The standard modern soroban has 13 rods (1 heaven bead + 4 earth beads per rod = 5 beads per rod × 13 = 65 beads total). The rightmost rod is always the units column — exactly as numbers are written on paper, with ones on the right.
The 13-rod soroban — cleared (all zeros). Rightmost rod = units.
Fig. 1 — A fully cleared soroban. Small dots on the beam mark the units, thousands, millions, billions and trillions columns — just like commas in written numbers. All rod labels shown below, digit values above (all zero).
Inactive bead — resting away from beam, not counted Active bead — touching the beam, counted
The 13 rods and their place values
Rods are numbered right to left, matching how we read place value in written numbers.
Position
Place name
Place value
Max contribution
Rightmost (rod 1)
Units
× 1
9
Rod 2
Tens
× 10
90
Rod 3
Hundreds
× 100
900
Rod 4
Thousands (1K) ●
× 1,000
9,000
Rod 5
Ten-thousands (10K)
× 10,000
90,000
Rod 6
Hundred-thousands (100K)
× 100,000
900,000
Rod 7
Millions (1M) ●
× 1,000,000
9,000,000
Rod 8
Ten-millions (10M)
× 10,000,000
90,000,000
Rod 9
Hundred-millions (100M)
× 100,000,000
900,000,000
Rod 10
Billions (1B) ●
× 1,000,000,000
9,000,000,000
Rod 11
Ten-billions (10B)
× 10,000,000,000
90,000,000,000
Rod 12
Hundred-billions (100B)
× 100,000,000,000
900,000,000,000
Leftmost (rod 13)
Trillions (1T) ●
× 1,000,000,000,000
9,000,000,000,000
● = column marked by a dot on the beam
Key components
The frame (枠)
The outer rectangular border, traditionally lacquered hardwood, holds all rods under tension.
The beam (梁)
A horizontal bar dividing each rod into two zones. A bead is counted only when it is touching the beam.
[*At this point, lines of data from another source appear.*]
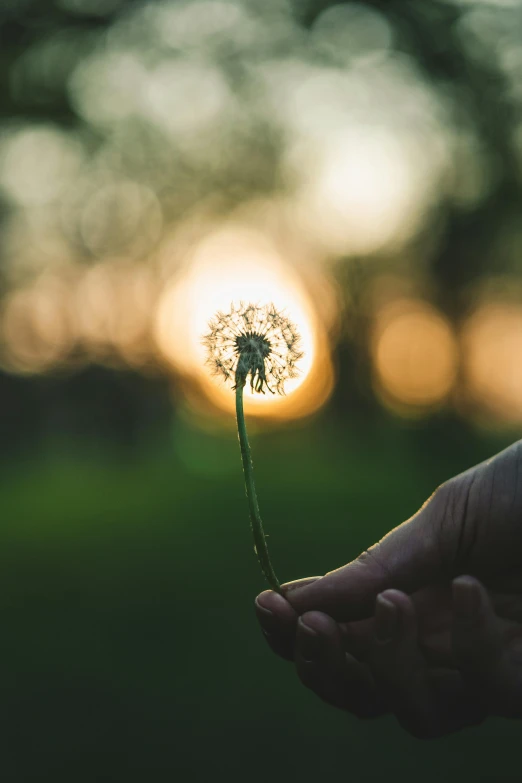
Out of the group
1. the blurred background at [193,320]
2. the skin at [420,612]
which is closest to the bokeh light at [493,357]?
the blurred background at [193,320]

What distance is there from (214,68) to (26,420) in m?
18.2

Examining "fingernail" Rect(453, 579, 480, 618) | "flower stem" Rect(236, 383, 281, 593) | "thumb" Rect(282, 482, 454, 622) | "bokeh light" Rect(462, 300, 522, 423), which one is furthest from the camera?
"bokeh light" Rect(462, 300, 522, 423)

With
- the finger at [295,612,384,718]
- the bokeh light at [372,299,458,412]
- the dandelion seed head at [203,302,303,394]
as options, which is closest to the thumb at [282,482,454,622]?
the finger at [295,612,384,718]

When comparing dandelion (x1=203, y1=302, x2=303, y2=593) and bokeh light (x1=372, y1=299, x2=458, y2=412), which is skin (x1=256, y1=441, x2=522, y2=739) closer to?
dandelion (x1=203, y1=302, x2=303, y2=593)

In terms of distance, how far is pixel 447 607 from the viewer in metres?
4.22

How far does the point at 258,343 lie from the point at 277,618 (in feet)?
5.31

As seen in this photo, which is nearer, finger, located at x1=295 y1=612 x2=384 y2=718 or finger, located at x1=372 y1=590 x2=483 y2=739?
finger, located at x1=372 y1=590 x2=483 y2=739

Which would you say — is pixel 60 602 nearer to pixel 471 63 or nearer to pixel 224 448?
pixel 224 448

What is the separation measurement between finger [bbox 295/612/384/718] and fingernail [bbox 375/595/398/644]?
0.24m

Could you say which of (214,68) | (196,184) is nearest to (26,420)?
(196,184)

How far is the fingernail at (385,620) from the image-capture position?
12.0 ft

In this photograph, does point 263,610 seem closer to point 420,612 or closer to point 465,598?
point 420,612

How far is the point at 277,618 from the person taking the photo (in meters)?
3.99

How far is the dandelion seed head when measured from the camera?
354 cm
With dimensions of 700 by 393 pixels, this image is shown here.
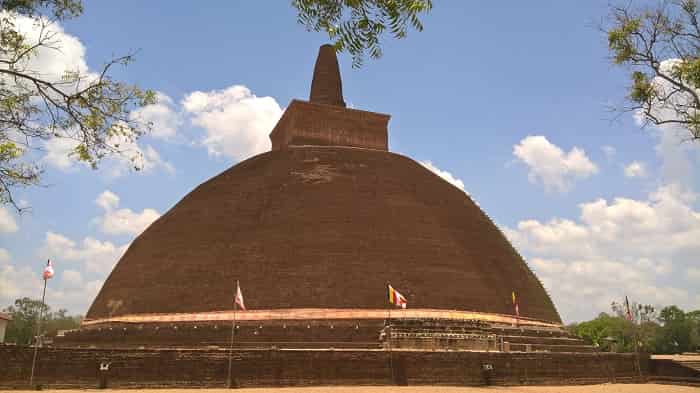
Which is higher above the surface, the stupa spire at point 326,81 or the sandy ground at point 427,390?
the stupa spire at point 326,81

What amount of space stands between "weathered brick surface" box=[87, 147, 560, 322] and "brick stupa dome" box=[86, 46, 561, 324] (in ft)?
0.17

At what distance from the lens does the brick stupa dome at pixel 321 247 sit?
21.7 m

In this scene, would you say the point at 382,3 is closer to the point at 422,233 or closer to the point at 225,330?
the point at 225,330

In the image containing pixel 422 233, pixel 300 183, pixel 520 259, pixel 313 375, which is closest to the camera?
pixel 313 375

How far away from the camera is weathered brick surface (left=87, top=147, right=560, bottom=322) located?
2172cm

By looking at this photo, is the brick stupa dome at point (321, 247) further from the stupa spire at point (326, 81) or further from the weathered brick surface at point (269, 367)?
the stupa spire at point (326, 81)

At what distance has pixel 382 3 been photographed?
507cm

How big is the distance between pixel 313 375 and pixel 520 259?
1481cm

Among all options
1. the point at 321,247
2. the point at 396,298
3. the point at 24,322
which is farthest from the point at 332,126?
the point at 24,322

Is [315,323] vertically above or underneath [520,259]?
underneath

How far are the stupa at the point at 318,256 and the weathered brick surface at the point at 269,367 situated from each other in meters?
2.43

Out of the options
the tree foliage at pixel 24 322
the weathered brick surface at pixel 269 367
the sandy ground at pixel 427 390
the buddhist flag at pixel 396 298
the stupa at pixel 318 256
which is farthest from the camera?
the tree foliage at pixel 24 322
Heaven bead — 上珠 (kami dama)
One bead per rod, living above the beam. Push it down to the beam → active, worth 5. Push it back up → inactive, worth 0.
Earth beads — 下珠 (tama)
Four beads per rod, living below the beam. Each bead pushed up to touch the beam → active, worth 1. Range: 0 to 4 earth beads active per rod.
Unit dot markers
Small inset dots on the beam mark every 3rd rod from the right — units, thousands, millions, billions, trillions — serving as visual commas in large numbers.
Chapter three
Reading bead values — digits 0 to 9
Every rod shows exactly one digit (0–9). Reading it is a single formula:
Digit value = (heaven beads active × 5) + (earth beads active × 1)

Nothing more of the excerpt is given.